Fitzgerald doesn't let his readers forget about the religious backdrop imposed on "Babylon Revisited" by the title. As Charlie is tempted by his old life of drinking and debauchery, we see the mouth of hell yawning open for him.

"I want to get to know you," he said gravely. "First let me introduce myself. My name is Charles J. Wales, of Prague."

"Oh, daddy!" her voice cracked with laughter.

"And who are you, please?" he persisted, and she accepted a role immediately: "Honoria Wales, Rue Palatine, Paris." (2.19-21)

Charlie pretends that he and is daughter are strangers, which is in part true at the moment. More importantly, it is a sign of what is to come – Charlie fears that he is losing his daughter and that he is running out of time to get to know her before she is an adult. In this conversation we see a vision of Charlie come back to Paris, years later, when his daughter is an adult, as he pretends here, and is also a stranger to him.

Going over it again brought Helen nearer, and in the white, soft light that steals upon half sleep near morning he found himself talking to her again. She said that he was perfectly right about Honoria and that she wanted Honoria to be with him. She said she was glad he was being good and doing better. She said a lot of other things – very friendly things – but she was in a swing in a white dress, and swinging faster and faster all the time, so that at the end he could not hear clearly all that she said. (3.57)

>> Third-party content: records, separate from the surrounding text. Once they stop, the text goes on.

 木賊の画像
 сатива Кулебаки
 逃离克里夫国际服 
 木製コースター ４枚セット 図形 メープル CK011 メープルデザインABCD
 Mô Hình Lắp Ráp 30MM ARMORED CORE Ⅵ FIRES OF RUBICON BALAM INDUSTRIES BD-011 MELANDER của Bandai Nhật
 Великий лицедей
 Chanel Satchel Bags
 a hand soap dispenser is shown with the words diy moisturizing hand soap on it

One interpretation of this passage is that it is an example of Charlie's tendency toward justification and self-delusion. Just as he pretends that he didn't leave his address for Duncan at the Ritz, he pretends that his wife gives permission for him to have Honoria, in order to ease his conscience.

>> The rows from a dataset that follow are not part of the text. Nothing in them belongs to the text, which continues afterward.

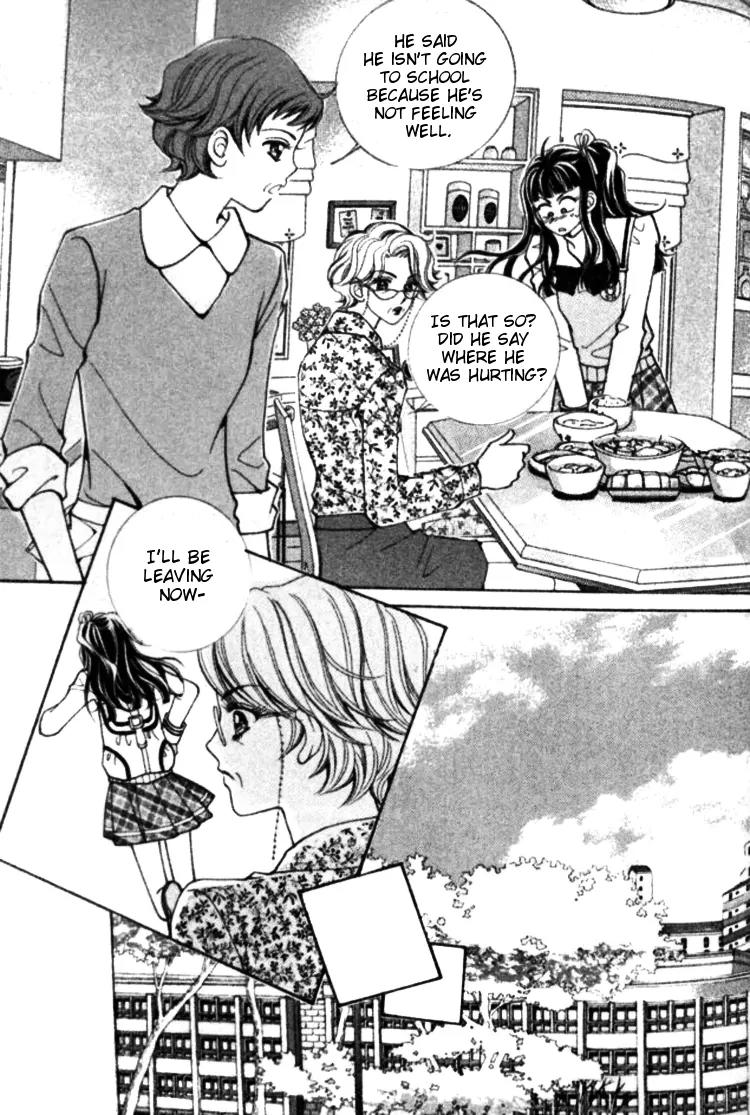 I Do I Do Chapter 23.2 page 7 - Chapter 23.2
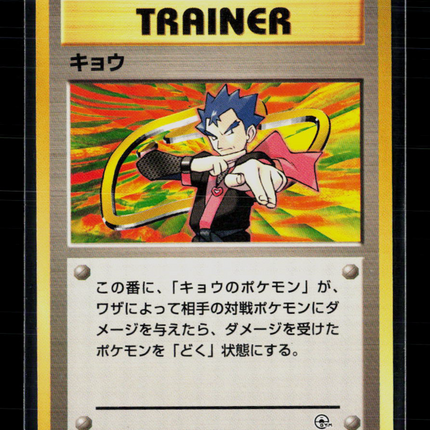 Pokemon 1999 Gym Challenge Koga Japanese #No.###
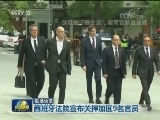 国际联播快讯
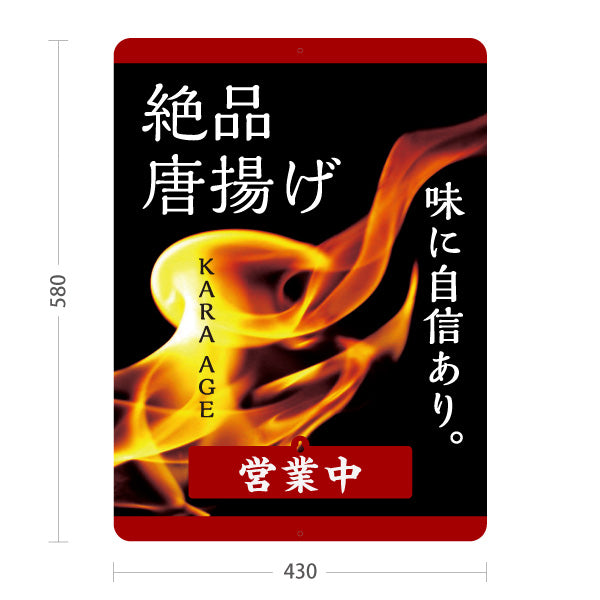 スタンド看板 表示切替プレート付タイプ 絶品唐揚げ からあげ 営業中 準備中 営業中 準備中 屋外使用可 S-3018-4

Back at his hotel, Charlie found a pneumatique that had been redirected from the Ritz bar where Charlie had left his address for the purpose of finding a certain man. (4.10)

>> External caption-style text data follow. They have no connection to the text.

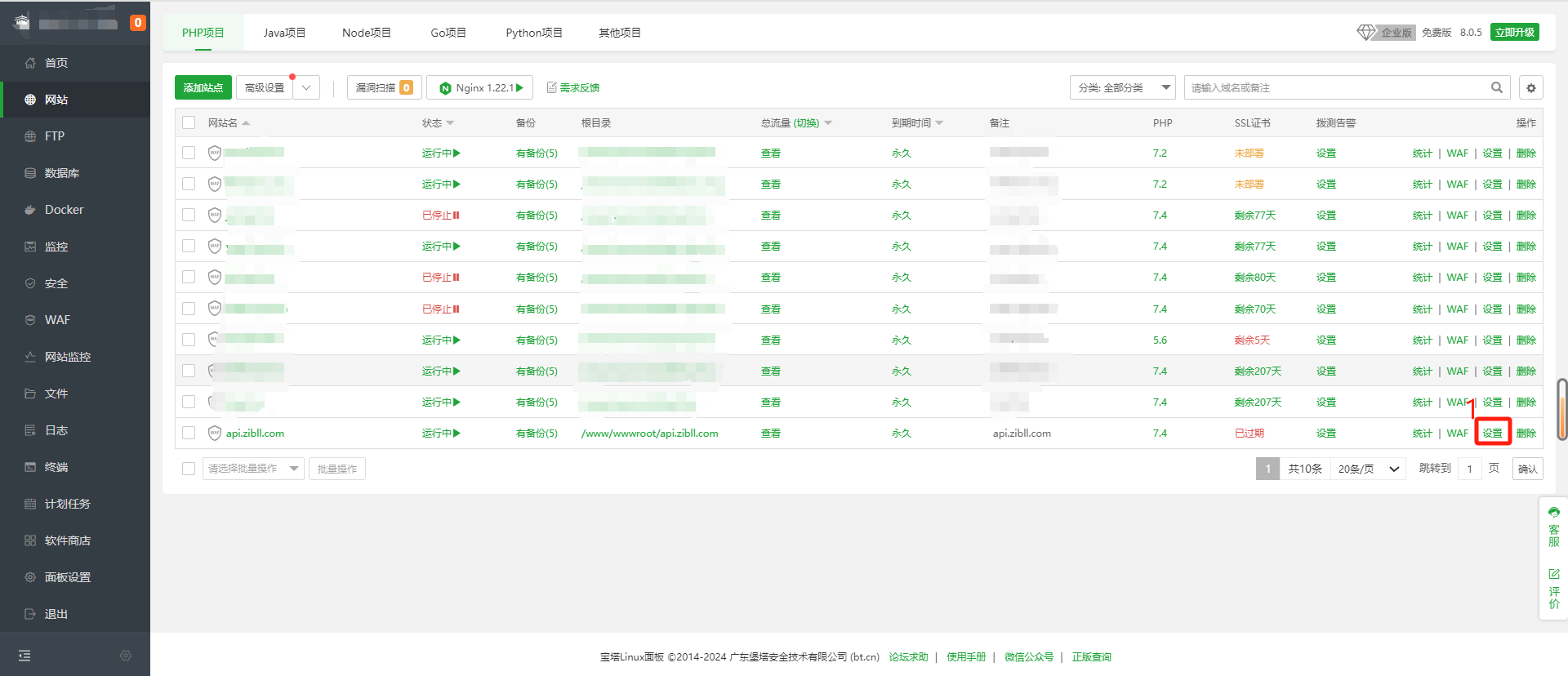 图片[6]-zibll子比主题破解版v7.6 最新版下载附授权破解教程-免费短剧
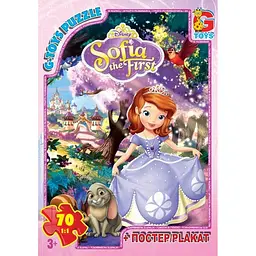 Дитячий пазл "Софія Прекрасна" G-Toys SF003 постер 70 елементів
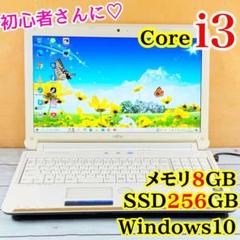 大特価❣️富士通ノートパソコン☘️Core i3☘️メモリ8GB☘️SSD256GB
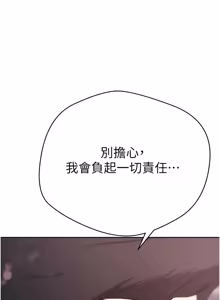 Page 1050 of 币转人生 | 幣轉人生 1-80 END - preview thumbnail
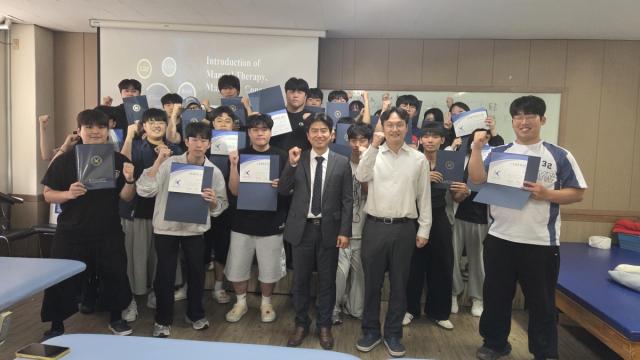 [NSP NEWS Image]위덕대 대학일자리플러스센터, 물리치료학과 메이틀랜드 정형도수 물리치료 자격이수 프로그램 운영
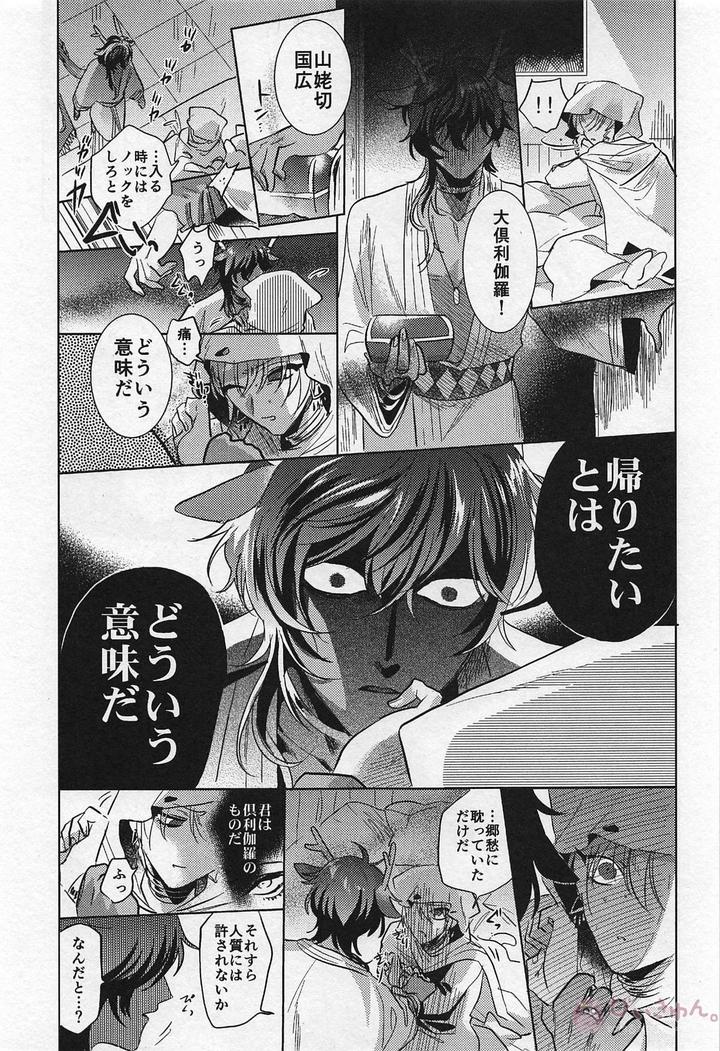 Touken Ranbu Dj – Ryuu no Hanayome by Futairo (akiunko, Sakana) [JP] page 18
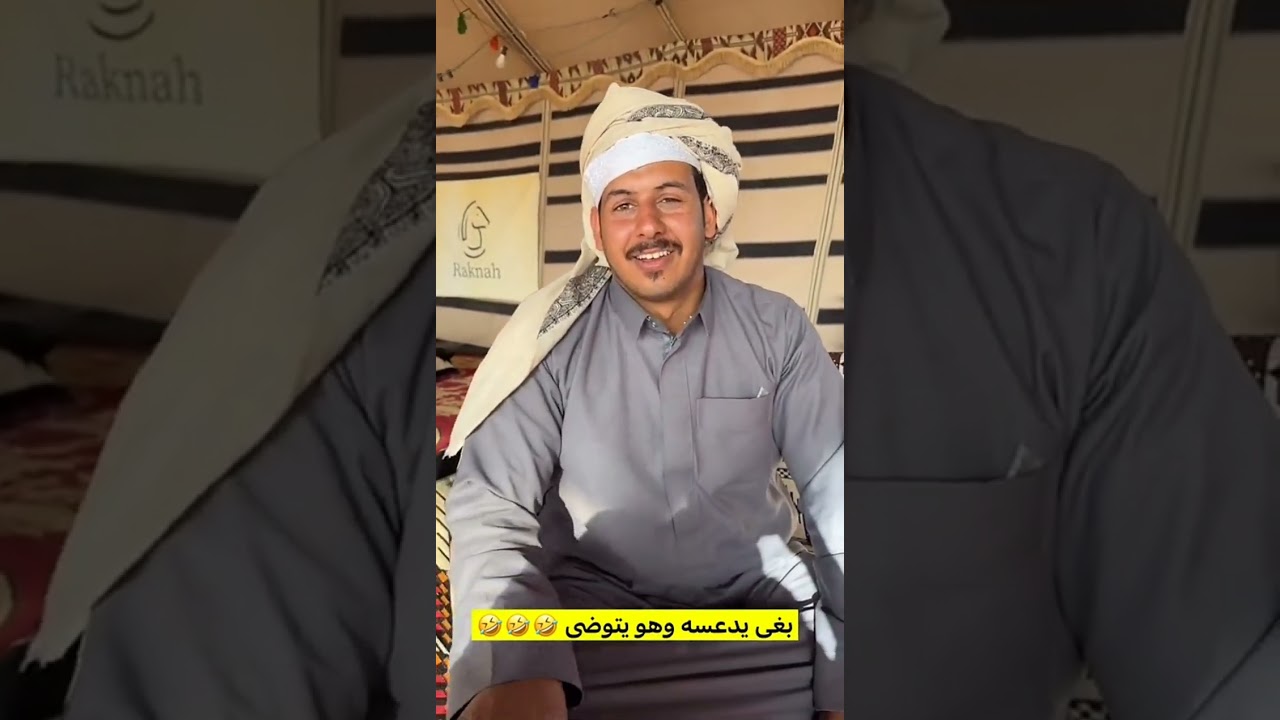 سنابات رشيد بن طاحوس l زعله من اقين فهمها غلط 🤣🤣🤣🤣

The "certain man" is, of course, Duncan Schaeffer. This is a genius line on Fitzgerald part. It subtly reminds us that Charlie left his address for Duncan, (which we will need to remember in about two pages, at the end of the story), yet hints that the action at the story's start is already fading from Charlie's mind. In Charlie's memory, he left an address for a certain man – not for Duncan. This sets us up for Charlie's forgetfulness at the story's conclusion.

"No, no more," he said to another waiter. "What do I owe you?"

He would come back some day; they couldn't make him pay forever. (5.16-7)

These are two loaded statements at the end of the story. Charlie wonders what he owes the waiter for his tab, but he's also wondering how much more he has to pay before he's redeemed himself from past mistakes.